◆ **Try it**:
Retype the material below exactly, from its first line through the line with "Adeline (Shade / Code Orange Remix) by alt-J"; the pictures stay out.

◆ **Material shown**:
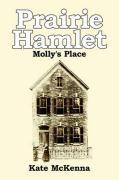 Prairie Hamlet: Molly's Place - McKenna, Kate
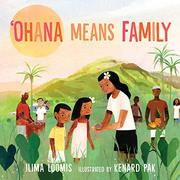 'OHANA MEANS FAMILY by Ilima Loomis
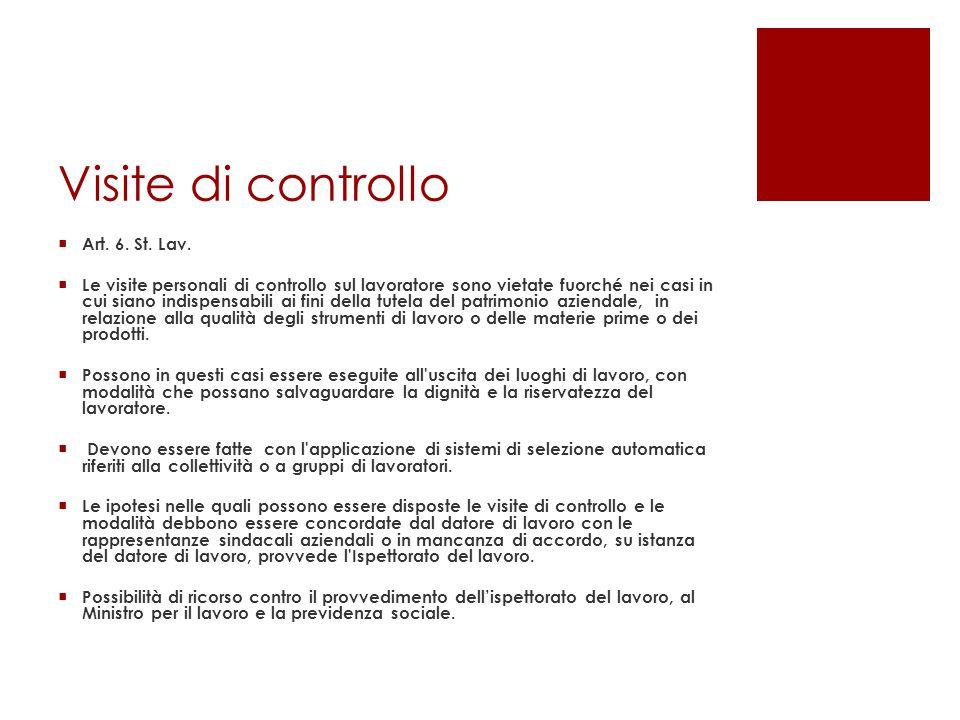 Visite di controllo Art. 6. St. Lav.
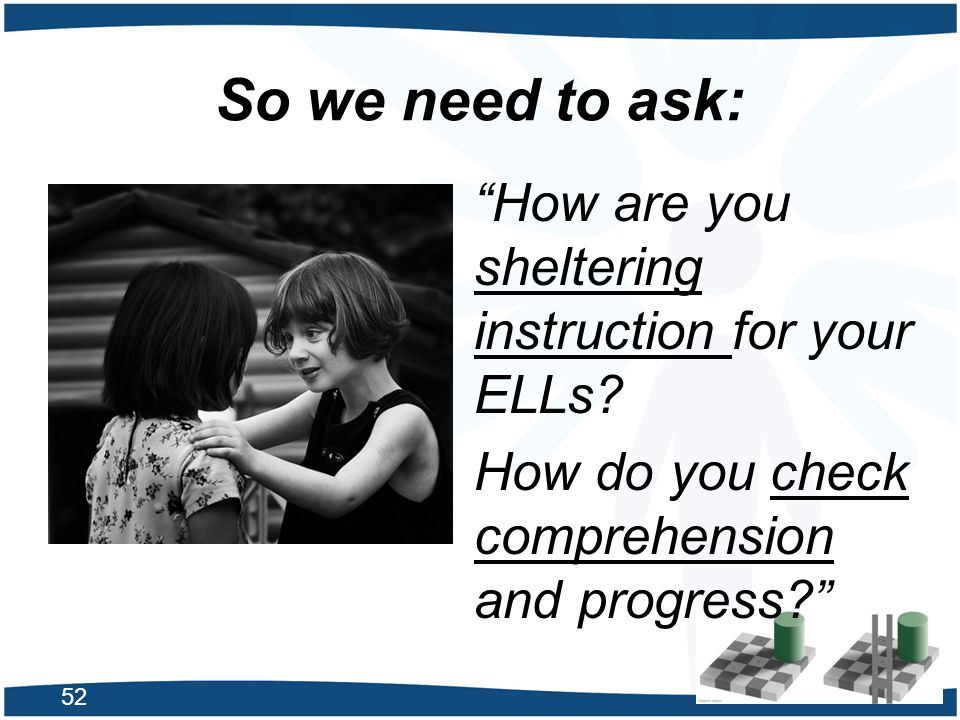 So we need to ask: How are you sheltering instruction for your ELLs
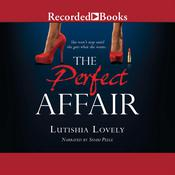 The Perfect Affair by  Lutishia Lovely audiobook
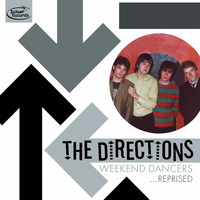The Directions - Weekend Dancers … Reprised
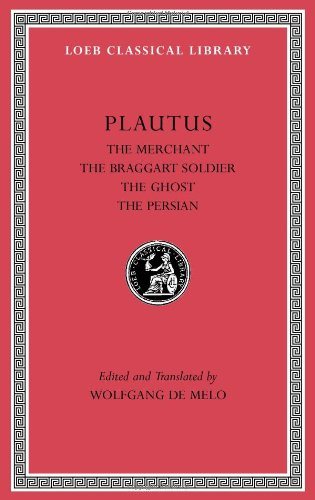 Plautus III: The Merchant, the Braggart Soldier, the Ghost, the Persian: 3 (Loeb Classical Library) por Plautus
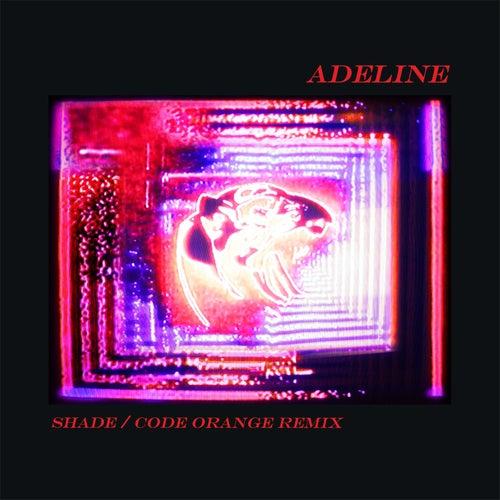Adeline (Shade / Code Orange Remix) by alt-J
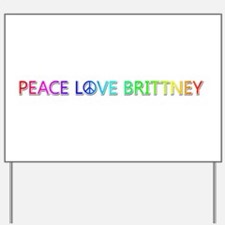 Peace Love Brittney Yard Sign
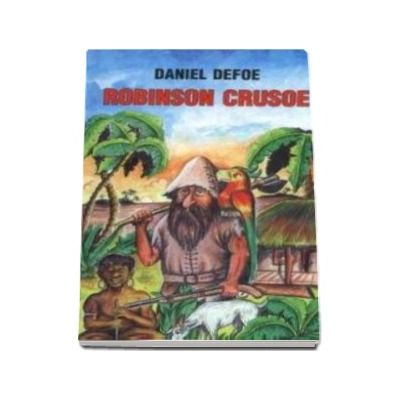 Daniel Defoe, Robinson Crusoe - Editia 2007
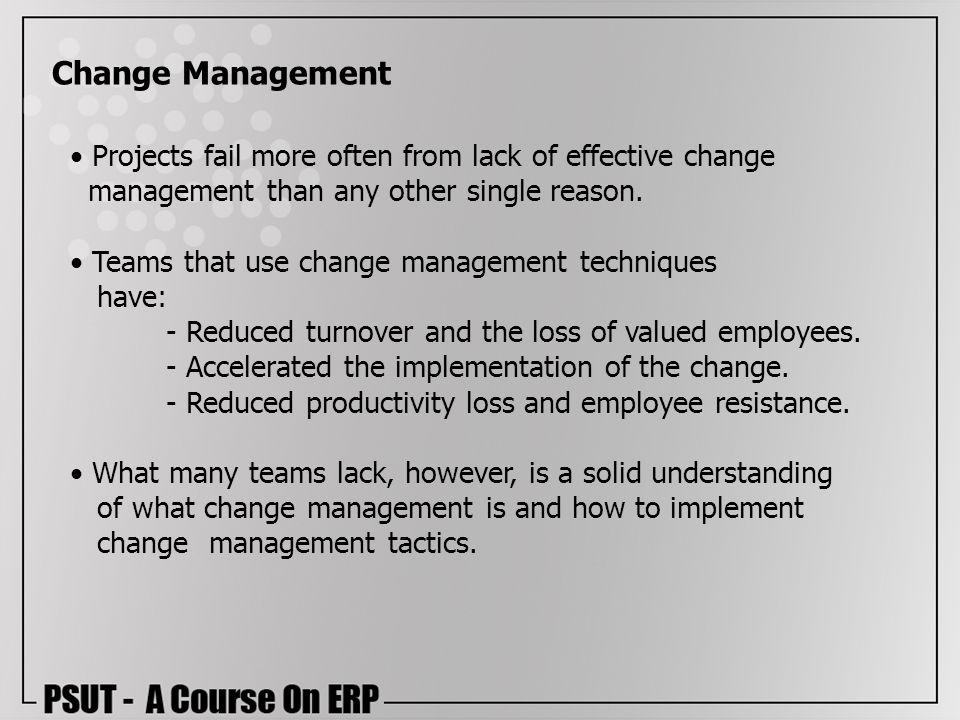 Change Management Projects fail more often from lack of effective change management than any other single reason.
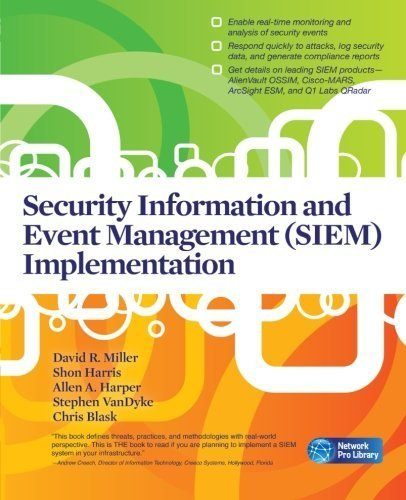 Security Information and Event Management (SIEM) Implementation (Network Pro Bibliothekseinband) 1st edition by David R. Miller, Shon Harris, Allen Harper, Stephen VanDyke, (2010) Taschenbuch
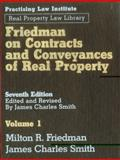 Friedman on Contracts and Conveyances of Real Property, Milton R. Friedman and James Charles Smith, 1402406827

◆ **Exercise solution**:
 Prairie Hamlet: Molly's Place - McKenna, Kate
 'OHANA MEANS FAMILY by Ilima Loomis
 Visite di controllo Art. 6. St. Lav.
 So we need to ask: How are you sheltering instruction for your ELLs
 The Perfect Affair by  Lutishia Lovely audiobook
The Directions - Weekend Dancers … Reprised
 Plautus III: The Merchant, the Braggart Soldier, the Ghost, the Persian: 3 (Loeb Classical Library) por Plautus
Adeline (Shade / Code Orange Remix) by alt-J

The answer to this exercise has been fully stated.